**Текст**
=======

19 января, 2017

Что должен понимать Запад относительно подхода России к операциям влияния

Reuters/Scanpix
View shows building of Moscow State University and tower of Kremlin in Moscow
View shows building of Moscow State University and tower of Kremlin in Moscow

Похоже, консенсус по поводу вмешательства России в избирательный процесс в США наконец-то найден, хотя существуют разногласия относительно того, повлияли ли хоть как-то действия России на результат этих выборов, то есть по поводу легитимности избрания президентом Дональда Трампа.

=======

[Записи набора данных]

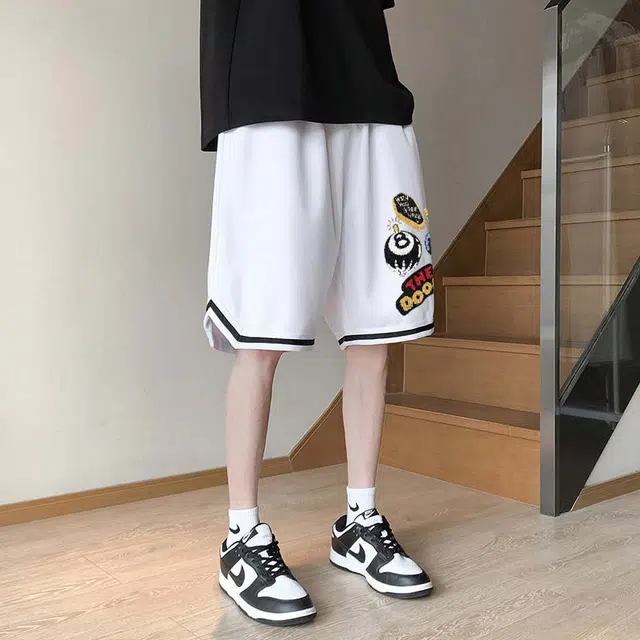 clean fit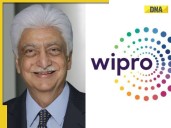 Wipro Q2 Results: Azim Premji's IT company reports net profit of Rs 3246 crore,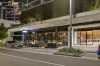 810/9 Market Lane, Maroochydore, Qld 4558-Image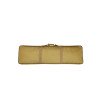 Чохол для зброї 100см Cordura 1000D TAN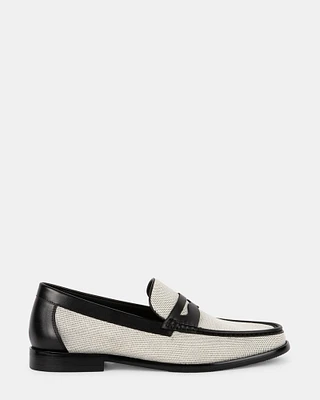 CASTILLE BLACK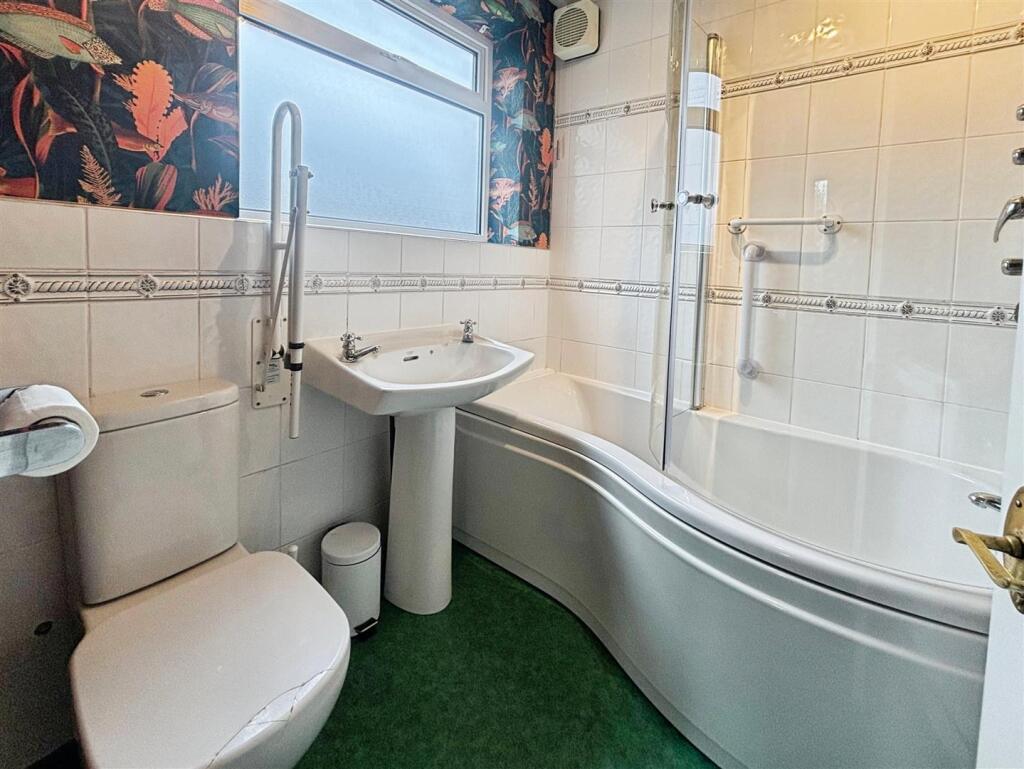 Additional image 10 of Reevy Avenue, Bradford, BD6 3EQ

=======

**Задания**
**A)** Перепишите из статьи о подходе России к операциям влияния фрагмент от слов «Что должен понимать» до слов «президентом Дональда Трампа.» включительно.
**B)** Выпишите все названия города, зданий и сооружений, упомянутые в англоязычной подписи статьи о подходе России к операциям влияния.
**C)** Напишите продолжение статьи о подходе России к операциям влияния, начав сразу после её последнего предложения.

**Ваши ответы**
**A)**
Что должен понимать Запад относительно подхода России к операциям влияния

Reuters/Scanpix
View shows building of Moscow State University and tower of Kremlin in Moscow
View shows building of Moscow State University and tower of Kremlin in Moscow

Похоже, консенсус по поводу вмешательства России в избирательный процесс в США наконец-то найден, хотя существуют разногласия относительно того, повлияли ли хоть как-то действия России на результат этих выборов, то есть по поводу легитимности избрания президентом Дональда Трампа.

**B)** Moscow State University; Kremlin; Moscow

**C)**
С ранней весны 2016 года российские спецслужбы взламывали компьютерные системы Национального комитета Демократической партии и других организаций в США с целью подорвать избирательный процесс, посеять сомнения относительно легитимности результатов выборов и увеличить шансы на победу кандидата, которого предпочитали в Кремле. Поскольку Россия «продемонстрировала существенный рост открытости, уровня действий и масштаба приложенных усилий» при проведении в США своих операций влияния с применением кибер-элементов, а также скорее всего будет применять эти методы при проведении будущих операций влияния по всему миру, включая грядущие выборы в Европе (в ходе общегосударственных предвыборных кампаний в Германии, Франции, Нидерландах и в Италии, а также вероятно на местных выборах в Эстонии, Финляндии и т. д.), в кибер-сфере необходимо усилить меры безопасности.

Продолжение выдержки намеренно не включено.